Merkez Bankası faizi pas geçmek durumunda kalabilir
✔ Gönül faiz düşsün istiyor; enflasyon ve döviz "Ne indirimi, tam tersine artırmanız gerekir" diyor.
✔ "Acaba faiz artırabilir miyiz" diye düşünen Merkez Bankası'nın önüne de bu sefer siyaset engeli çıkıyor.
Cumhurbaşkanı Erdoğan haziran ayı başında bir televizyon programında temmuz ya da ağustos aylarında faiz indirimi olabileceğinin sinyalini vermiş ve bu konuda Merkez Bankası Başkanı ile görüştüğünü söylemişti. Şunun şurasında temmuz toplantısına bir hafta bile kalmadı. Para Politikası Kurulu 14 Temmuz Çarşamba günü toplanacak ve bu ayın faiz kararını açıklayacak.
Erdoğan'ın faizle ilgili görüşü yeni değil. Ancak bu kez tarih vermiş olması ilginç ve işte o tarihe geldik.
Şu durumda Merkez Bankası haftaya nasıl bir karar alabilir; çarşamba günkü toplantıdan bir faiz indirimi bekleyebilir miyiz?
Doğrusu bu yönde bir karar alınması hiç kolay değil.

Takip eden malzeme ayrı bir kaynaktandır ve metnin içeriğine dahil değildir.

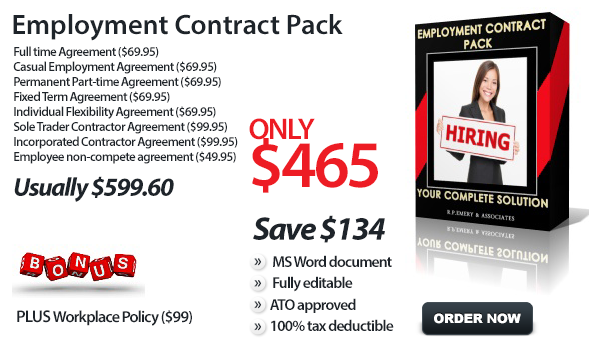 Employment Contract Pack Fair Work Compliant
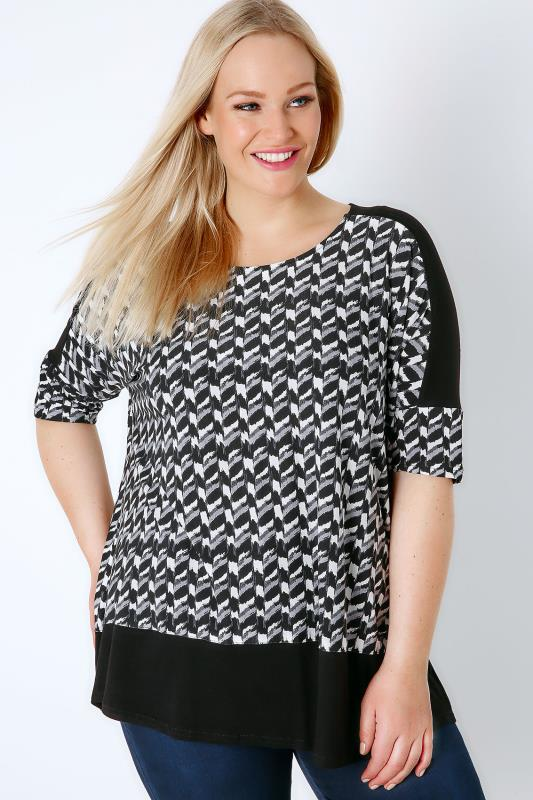Black & White Mono Print Colour Block Top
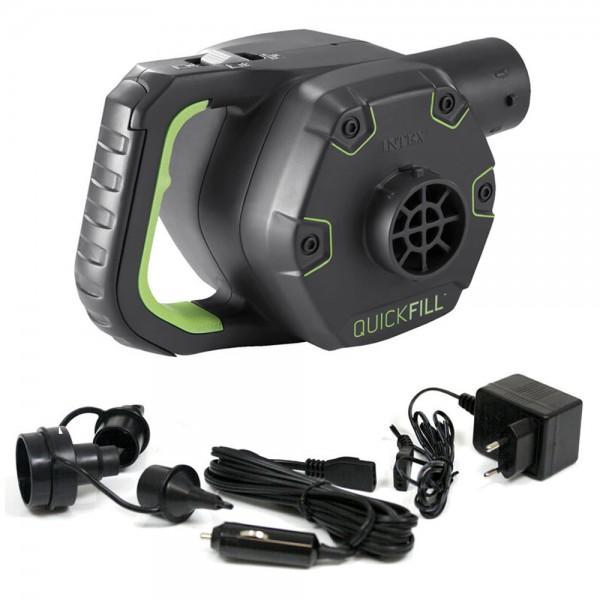 INTEX Quick Fill Elektrische Luftpumpe aufladbar mit Akku + 12V + 230V 3 Adapter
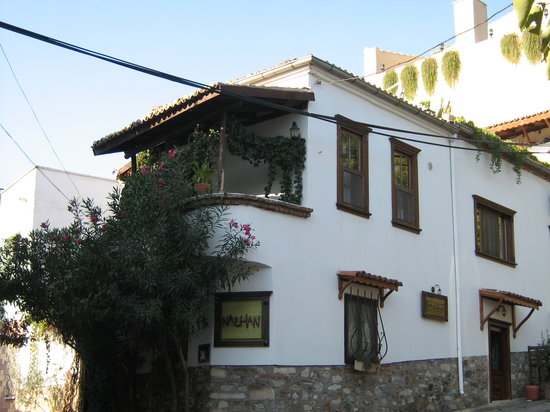 Nazhan Hotel & Cafe: exterior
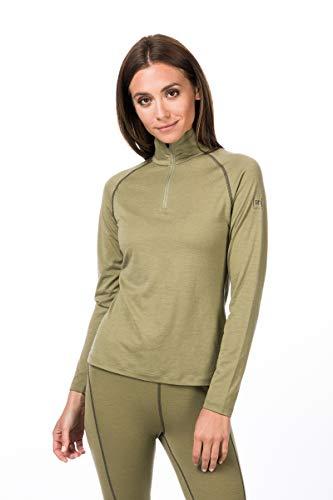 super.natural Base 1/4 Zip 175 T-Shirt à Manches Longues en Laine mérinos. Femme, Bamboo/Killer Kaki, s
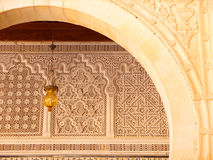 Kairouan Ornate Archway and Carvings Detail Royalty Free Stock Photography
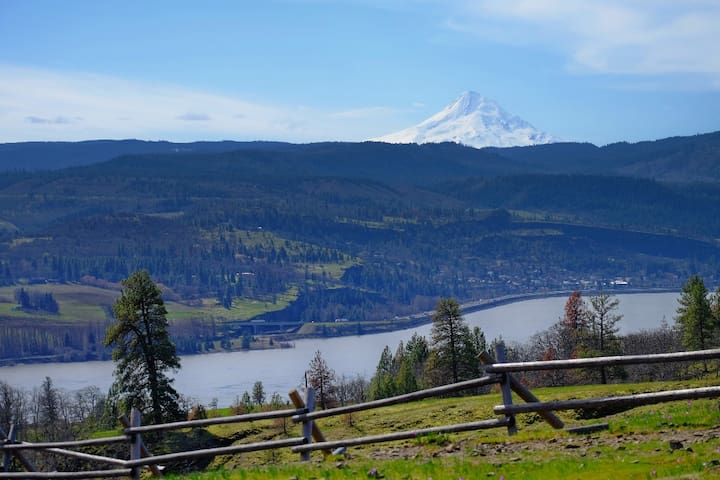 Downtown Bike & Ski Cave with Stellar Views - Hood River - Leilighet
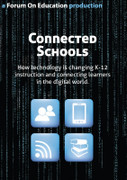 Connected Schools:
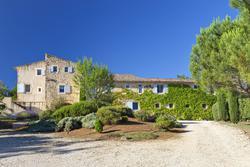 Location saisonnière maison Bonnieux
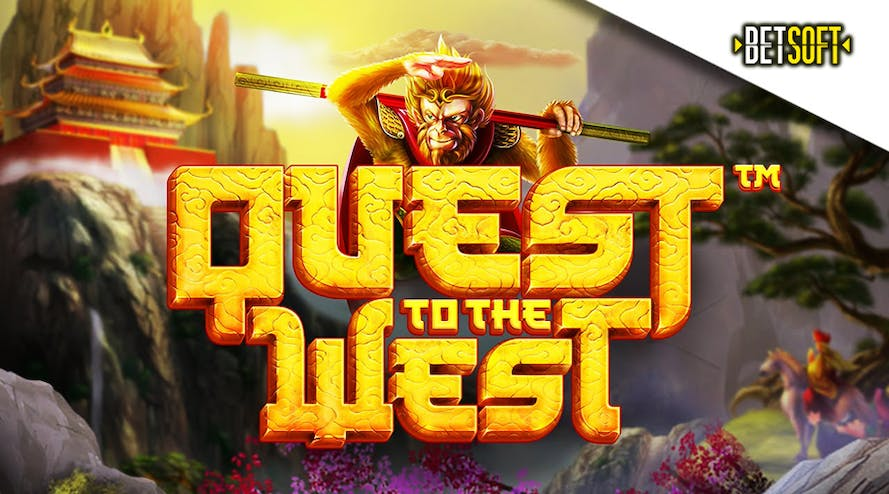 The Quest to the West: slot game based on the famous old Chinese legend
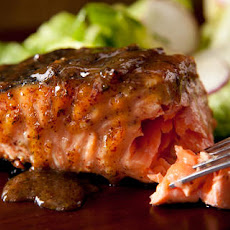 Maple-Mustard Grilled Salmon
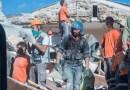(VIDEO) Terremoto ad Amatrice: insieme ai soccorritori della Polizia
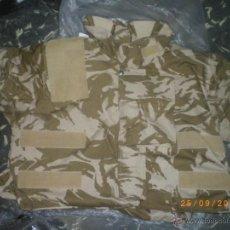 Militaria: CHALECO ANTIFRAGMENTACION BRITANICO. Lote 51617279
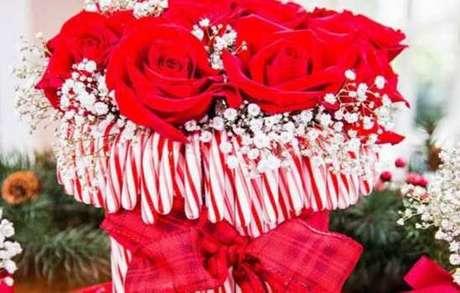 7- Presenteie com uma lembrancinha de natal tradicional
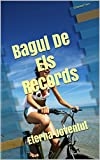 Bagul De Els Records: Eterna Joventut (Catalan Edition)
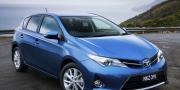 Toyota corolla ascent sport 2012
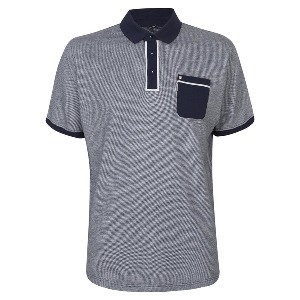 Spurs Mens Pipe Polo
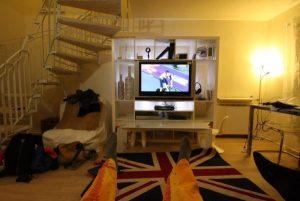blog olympic nights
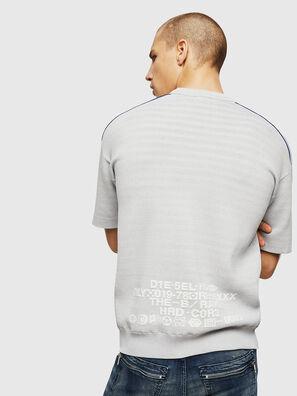 K-TOMM, Light Grey - Knitwear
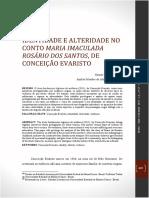 Dialnet-IdentidadeEAlteridadeNoContoMariaImaculadaRosarioD-6181283.pdf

Hele hele son kur ve enflasyon göstergeleri değil faiz indirimi, faiz artırımı gerektirir yönde gelmişken...
Dolayısıyla çarşamba günü bir artırım kararı alması da pek mümkün görünmeyen Merkez Bankası'nın faizi pas geçmesi olasılığı çok daha güçlü.

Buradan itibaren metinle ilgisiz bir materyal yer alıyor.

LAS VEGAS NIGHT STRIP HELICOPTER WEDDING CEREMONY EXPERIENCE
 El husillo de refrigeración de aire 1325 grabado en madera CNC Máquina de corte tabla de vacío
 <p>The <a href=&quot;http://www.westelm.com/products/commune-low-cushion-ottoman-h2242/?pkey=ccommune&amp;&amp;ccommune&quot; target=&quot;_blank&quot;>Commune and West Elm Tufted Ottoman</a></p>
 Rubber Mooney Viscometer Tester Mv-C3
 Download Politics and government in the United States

Merkez Bankası önceki Para Politikası Kurulu toplantılarından sonraki açıklamalarında parasal duruşun sıkı olacağına vurgu yapmaktan geri durmadı. Şimdi öyle bir durumdayız ki... Temmuz sonunda yüzde 19'a dayanacağı tahmin edilen yıllık TÜFE artışıyla bu sıkı duruş, kimilerinin benzetmesiyle "kuru sıkı" duruşa dönecek, hatta şimdiden döndü bile. Şu durumda Merkez Bankası gerçek bir sıkı duruş anlamına gelecek şekilde faiz artırımına gidebilir mi; dedik ya ona da hiç ihtimal verilmiyor. Sorun gelip izne dayanıyor!
İSTİŞAREDEN İZNE...
Bir dönem Merkez Bankası Para Politikası Kurulu'nda görev yapmış eski bir bürokrat dostumla konuştum dün. Para Politikası Kurulu'nun faiz toplantıları öncesinde nasıl çalıştığını, neler yapıldığını sordum.

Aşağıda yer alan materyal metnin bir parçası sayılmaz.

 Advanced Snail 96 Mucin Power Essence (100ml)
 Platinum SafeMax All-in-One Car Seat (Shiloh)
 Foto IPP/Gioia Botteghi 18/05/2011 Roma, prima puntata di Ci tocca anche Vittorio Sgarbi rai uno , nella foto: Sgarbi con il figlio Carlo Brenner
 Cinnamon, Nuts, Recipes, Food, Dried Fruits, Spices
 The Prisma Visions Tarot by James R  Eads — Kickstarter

Tabii ki anlattıkları o dönemki çalışma şeklini gösteriyordu. PPK toplantılarından birkaç gün önce ilgili birimlerden kapsamlı raporlar geldiğini, kurul üyelerinin bu raporları incelediğini, toplantı günü bu birimlerin başında bulunanların toplantıya katılarak kısa bir sunum yaptıklarını, daha sonra hazine müsteşarı ya da temsilcisinin görüşlerinin alındığını, ardından da kurul üyelerinin kendi aralarında görüş alışverişinde bulunup genellikle oybirliğiyle bir karara vardıklarını anlattı.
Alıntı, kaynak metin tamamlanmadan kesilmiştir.